→ **Goal**
Give the lines from the one containing "What is the distance from" through the end of the entries as a numbered list, skipping any blank lines.

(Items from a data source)
* START *

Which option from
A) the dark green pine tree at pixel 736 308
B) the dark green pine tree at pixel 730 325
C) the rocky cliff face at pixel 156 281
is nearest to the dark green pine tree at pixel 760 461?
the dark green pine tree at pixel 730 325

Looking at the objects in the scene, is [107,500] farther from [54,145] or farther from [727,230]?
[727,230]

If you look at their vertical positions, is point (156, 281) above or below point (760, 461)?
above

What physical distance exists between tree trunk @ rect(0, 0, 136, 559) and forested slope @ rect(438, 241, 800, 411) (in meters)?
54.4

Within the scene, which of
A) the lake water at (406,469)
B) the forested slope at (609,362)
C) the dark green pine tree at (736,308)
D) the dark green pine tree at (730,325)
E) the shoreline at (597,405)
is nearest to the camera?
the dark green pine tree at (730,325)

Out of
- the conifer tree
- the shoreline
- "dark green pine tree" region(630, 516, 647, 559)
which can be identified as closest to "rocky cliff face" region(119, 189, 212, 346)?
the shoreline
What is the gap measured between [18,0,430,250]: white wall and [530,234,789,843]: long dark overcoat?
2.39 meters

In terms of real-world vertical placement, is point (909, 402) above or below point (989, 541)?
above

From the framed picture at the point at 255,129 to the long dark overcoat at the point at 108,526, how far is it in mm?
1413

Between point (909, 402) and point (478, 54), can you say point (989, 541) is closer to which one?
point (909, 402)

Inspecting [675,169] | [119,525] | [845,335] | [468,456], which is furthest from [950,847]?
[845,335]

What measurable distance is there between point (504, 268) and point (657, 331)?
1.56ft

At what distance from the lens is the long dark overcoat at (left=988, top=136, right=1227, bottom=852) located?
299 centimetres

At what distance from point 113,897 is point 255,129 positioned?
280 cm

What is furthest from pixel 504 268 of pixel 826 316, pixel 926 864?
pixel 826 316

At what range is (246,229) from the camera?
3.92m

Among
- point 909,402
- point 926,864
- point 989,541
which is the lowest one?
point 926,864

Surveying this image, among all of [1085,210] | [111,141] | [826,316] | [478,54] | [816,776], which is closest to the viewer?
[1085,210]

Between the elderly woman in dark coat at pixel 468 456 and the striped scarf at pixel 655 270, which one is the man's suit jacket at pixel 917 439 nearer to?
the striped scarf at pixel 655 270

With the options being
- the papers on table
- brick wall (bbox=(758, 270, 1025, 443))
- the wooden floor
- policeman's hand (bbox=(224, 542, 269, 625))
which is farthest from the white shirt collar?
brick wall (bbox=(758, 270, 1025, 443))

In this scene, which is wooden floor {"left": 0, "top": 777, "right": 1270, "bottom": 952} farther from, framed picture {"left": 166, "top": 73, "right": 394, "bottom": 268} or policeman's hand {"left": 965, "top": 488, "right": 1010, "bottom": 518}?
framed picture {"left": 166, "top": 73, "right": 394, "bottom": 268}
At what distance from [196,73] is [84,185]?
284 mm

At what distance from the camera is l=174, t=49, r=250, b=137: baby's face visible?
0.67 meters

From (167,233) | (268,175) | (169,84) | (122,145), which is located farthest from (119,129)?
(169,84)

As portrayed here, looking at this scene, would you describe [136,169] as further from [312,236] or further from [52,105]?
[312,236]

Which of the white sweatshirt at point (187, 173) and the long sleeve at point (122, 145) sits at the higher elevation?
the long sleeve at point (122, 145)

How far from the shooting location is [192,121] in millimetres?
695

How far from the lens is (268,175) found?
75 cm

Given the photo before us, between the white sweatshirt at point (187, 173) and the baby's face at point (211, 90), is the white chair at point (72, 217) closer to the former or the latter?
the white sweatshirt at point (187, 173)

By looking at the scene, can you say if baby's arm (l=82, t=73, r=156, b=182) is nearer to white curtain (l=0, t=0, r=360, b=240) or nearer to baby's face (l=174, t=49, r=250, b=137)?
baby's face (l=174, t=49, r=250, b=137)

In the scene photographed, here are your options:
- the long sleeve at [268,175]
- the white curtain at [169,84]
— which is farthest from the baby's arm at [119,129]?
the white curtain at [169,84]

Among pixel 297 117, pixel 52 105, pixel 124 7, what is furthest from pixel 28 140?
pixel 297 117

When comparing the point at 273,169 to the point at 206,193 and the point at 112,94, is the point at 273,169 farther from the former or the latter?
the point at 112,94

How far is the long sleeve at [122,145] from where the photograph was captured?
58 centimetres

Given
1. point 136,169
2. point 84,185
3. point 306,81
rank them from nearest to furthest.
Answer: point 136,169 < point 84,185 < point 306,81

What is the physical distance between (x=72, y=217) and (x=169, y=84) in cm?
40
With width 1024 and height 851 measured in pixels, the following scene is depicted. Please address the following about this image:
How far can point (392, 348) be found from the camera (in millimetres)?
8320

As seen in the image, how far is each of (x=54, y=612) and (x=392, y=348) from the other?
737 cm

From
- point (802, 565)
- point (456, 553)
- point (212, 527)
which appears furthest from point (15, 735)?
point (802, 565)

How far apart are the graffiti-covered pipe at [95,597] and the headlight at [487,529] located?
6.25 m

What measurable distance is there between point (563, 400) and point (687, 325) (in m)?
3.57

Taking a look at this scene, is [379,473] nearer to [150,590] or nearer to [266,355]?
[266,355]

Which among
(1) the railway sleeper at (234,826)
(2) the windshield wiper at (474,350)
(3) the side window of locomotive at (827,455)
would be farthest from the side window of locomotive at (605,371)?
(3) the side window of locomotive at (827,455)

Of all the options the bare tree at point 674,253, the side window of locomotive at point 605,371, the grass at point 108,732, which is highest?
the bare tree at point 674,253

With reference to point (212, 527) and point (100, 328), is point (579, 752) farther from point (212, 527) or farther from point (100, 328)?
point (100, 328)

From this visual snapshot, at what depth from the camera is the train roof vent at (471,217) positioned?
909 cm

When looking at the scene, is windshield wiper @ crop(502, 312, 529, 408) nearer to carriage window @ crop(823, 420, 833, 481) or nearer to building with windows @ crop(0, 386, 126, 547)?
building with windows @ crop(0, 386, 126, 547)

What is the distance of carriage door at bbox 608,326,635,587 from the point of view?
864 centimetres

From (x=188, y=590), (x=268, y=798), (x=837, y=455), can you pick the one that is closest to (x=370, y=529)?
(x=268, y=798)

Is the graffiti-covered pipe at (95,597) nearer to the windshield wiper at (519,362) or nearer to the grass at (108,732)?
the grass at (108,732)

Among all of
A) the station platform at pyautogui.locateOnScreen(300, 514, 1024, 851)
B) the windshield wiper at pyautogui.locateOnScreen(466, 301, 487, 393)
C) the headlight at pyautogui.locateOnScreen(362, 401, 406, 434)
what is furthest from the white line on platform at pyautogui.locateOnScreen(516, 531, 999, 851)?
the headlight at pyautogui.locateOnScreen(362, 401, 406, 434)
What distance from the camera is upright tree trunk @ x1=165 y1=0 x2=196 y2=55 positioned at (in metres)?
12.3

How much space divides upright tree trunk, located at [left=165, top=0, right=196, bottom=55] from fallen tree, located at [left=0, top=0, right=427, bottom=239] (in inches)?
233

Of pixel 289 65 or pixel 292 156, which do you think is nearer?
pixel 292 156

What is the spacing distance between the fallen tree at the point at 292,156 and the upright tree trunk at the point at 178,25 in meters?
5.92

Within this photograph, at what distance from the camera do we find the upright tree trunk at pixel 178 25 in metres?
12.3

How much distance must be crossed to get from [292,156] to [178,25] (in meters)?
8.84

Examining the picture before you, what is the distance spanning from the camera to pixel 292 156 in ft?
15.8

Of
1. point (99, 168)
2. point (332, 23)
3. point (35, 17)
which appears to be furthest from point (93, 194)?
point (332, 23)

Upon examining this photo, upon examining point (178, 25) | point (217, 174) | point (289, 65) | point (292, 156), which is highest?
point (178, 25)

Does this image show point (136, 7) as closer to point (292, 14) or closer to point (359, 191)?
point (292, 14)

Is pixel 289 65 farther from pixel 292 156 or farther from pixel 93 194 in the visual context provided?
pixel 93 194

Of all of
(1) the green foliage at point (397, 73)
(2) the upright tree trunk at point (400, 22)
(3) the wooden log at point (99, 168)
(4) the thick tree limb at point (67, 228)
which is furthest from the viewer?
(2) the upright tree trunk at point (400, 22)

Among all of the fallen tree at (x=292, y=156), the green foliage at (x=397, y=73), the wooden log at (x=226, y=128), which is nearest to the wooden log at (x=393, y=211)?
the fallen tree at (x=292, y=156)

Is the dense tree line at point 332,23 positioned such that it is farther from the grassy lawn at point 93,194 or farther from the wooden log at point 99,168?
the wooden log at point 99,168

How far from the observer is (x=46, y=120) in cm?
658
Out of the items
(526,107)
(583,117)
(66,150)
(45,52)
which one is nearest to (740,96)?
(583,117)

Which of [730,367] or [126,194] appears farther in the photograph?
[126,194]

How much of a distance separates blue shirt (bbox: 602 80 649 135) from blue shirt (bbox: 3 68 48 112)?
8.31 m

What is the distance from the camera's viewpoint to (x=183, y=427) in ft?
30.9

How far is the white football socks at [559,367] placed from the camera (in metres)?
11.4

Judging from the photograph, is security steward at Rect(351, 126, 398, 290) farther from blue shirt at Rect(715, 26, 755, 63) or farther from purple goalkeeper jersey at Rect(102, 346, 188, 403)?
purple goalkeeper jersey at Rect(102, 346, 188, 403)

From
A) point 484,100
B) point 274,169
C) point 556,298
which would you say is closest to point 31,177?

* END *

→ **Task response**
1. What is the distance from the camera's viewpoint to (x=183, y=427) in ft?
2. 30.9
3. How far is the white football socks at [559,367] placed from the camera (in metres)?
4. 11.4
5. Judging from the photograph, is security steward at Rect(351, 126, 398, 290) farther from blue shirt at Rect(715, 26, 755, 63) or farther from purple goalkeeper jersey at Rect(102, 346, 188, 403)?
6. purple goalkeeper jersey at Rect(102, 346, 188, 403)
7. From
8. A) point 484,100
9. B) point 274,169
10. C) point 556,298
11. which would you say is closest to point 31,177?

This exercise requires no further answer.